Os vizinhos de cima são uma espécie de sogras malvadas, por defeito.
A comparação é tanto mais adequada se pensarmos que todos estamos na iminência de ser sogros ou sogras, da mesma forma que estamos na iminência de ser vizinhos de cima dos nossos vizinhos de baixo. A excepção são aqueles que optam por não ser sogros, ou simplesmente não acontece, e os que vivem em moradias ou no rés-do-chão, claro está.
Como vizinha de cima, e por isso também potencial "sogra malvada", tenho feito os possíveis para ser tolerante com a minha vizinha de cima, que ainda por cima tem crianças.
Mas ela não me facilita a vida.
Começa pelo facto de me acordar todos os dias, em rigor cerca de uma meia hora antes do meu alarme.
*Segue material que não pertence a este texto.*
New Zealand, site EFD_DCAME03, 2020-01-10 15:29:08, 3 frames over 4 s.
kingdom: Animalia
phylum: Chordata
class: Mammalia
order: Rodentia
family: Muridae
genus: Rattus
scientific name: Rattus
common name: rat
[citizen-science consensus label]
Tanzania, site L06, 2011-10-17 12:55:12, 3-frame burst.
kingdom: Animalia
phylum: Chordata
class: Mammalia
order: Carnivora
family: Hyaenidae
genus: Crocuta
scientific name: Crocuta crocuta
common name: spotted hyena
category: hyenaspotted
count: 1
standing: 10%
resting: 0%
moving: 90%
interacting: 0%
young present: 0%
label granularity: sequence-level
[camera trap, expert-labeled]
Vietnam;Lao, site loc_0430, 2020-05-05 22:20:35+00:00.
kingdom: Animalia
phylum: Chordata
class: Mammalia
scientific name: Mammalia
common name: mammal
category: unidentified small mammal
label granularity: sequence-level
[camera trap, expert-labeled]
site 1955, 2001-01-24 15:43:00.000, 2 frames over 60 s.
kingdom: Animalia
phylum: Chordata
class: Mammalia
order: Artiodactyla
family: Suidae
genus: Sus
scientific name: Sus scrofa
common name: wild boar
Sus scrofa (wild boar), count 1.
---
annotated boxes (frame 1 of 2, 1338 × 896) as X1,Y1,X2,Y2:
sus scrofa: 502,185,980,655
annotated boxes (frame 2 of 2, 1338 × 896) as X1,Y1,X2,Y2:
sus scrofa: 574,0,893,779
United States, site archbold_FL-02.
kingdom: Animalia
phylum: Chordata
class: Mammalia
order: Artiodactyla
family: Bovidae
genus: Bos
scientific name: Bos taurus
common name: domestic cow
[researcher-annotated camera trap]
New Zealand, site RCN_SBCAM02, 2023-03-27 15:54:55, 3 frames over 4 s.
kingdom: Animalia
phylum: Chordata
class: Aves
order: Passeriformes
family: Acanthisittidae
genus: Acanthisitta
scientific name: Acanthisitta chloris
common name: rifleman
E fá-lo a gritar. Na sua voz de desespero, não muito alta mas esganiçada, rouca de tão esganiçada. É indescritível. Imaginam como a broca do dentista atinge aquele nervo não anestesiado? Pois é esse efeito que provoca em mim a voz daquela mulher.
Os miúdos, esses por vezes fazem rolar uma espécie de esferas de chumbo (é o que parece mas devem ser berlindes) ao longo do corredor e de todos os compartimentos da casa. Fora isso, quase não se ouvem. Mas aquela desgraçada tem uma raiva aparente a tudo o que a rodeia, que se revela desde que acorda até que sai de casa, e imediatamente assim que regressa ao fim da tarde.
Ontem apareceu lá por casa, para tratar de coisinhas do condomínio. E aproveitou para conhecer de uma forma simpática, descaradamente subtil e aparentemente desinteressada, todas as divisões da casa. Com os miúdos à frente a perguntarem tudo e por tudo, e ela, com advertências delicadas e ligeiras, a seguir avidamente atrás deles.
Depois, lá voltou muito a custo, arrastando as crianças, para o seu ninho. Onde começou quase imediatamente a sua ladaínha enervada.
Aposto que ela não gosta do sítio onde vive e adorava ter uma moradia.
Eu também acho que ela devia viver numa moradia.